Je n’ai pas l’intention de faire ici une revue des perversions ou aberrations de l’instinct sexuel dont chacune inflige sa marque à la personnalité et l’entame peu ou beaucoup, en passant ou pour toujours[1]. Comme terme de ces altération partielles, nous avons la transformation totale, le changement de sexe. Il y en a beaucoup d’exemples : le suivant peut servir de type. Lallemant raconte « le fait d’un malade qui se croyait femme et écrivait des lettres à un amant imaginaire. À l’autopsie, on constata une hypertrophie avec induration de la prostate et une altération des canaux éjaculateurs. » Il est probable que, dans beaucoup de cas, il y a eu perversion ou : abolition des sensations sexuelles.
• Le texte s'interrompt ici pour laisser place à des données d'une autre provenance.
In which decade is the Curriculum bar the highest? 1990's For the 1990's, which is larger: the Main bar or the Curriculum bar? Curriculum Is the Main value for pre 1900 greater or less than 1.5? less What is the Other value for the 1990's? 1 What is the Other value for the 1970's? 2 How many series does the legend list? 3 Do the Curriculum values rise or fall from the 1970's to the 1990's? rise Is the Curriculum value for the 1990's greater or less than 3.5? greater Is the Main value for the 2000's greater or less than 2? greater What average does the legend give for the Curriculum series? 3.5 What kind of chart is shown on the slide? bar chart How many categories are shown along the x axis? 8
Il y a cependant des exceptions qu’il faut signaler. Plusieurs observations détaillées (on en trouvera dans Leuret, Fragments psych., p. 114 et suivantes) nous parlent d’individus qui prennent les allures, les habitudes, la voix et, quand ils le peuvent, les vêtements de leur sexe imaginaire, sans présenter aucune anomalie anatomique ou physiologique des organes sexuels. Dans ces cas, il faut que le point de départ de la métamorphose soit ailleurs. Il ne peut être que dans l’organe cérébro-spinal. Remarquons, en effet, que tout ce qui a été dit de l’organe sexuel comme constituant ou modifiant la personnalité ne doit pas s’entendre simplement de l’organe en lui-même, délimité par sa conformation anatomique ; on doit y comprendre aussi ses connexions avec l’encéphale où il est représenté. Les physiologistes placent dans la région lombaire de la moelle le centre génito-spinal réflexe. De ce centre à l’encéphale, c’est l’inconnu : car l’hypothèse de Gall qui faisait du cervelet le siège de l’amour physique, malgré quelques observations favorables de Budge et de Lussana, est assez peu en faveur. Quelle que soit l’ignorance actuelle sur ce point, il faut bien que les impressions sexuelles aboutissent dans

  1. Voir l’article du Dr Gley « Sur les aberrations de l’instinct sexuel », dans la Revue de janvier dernier.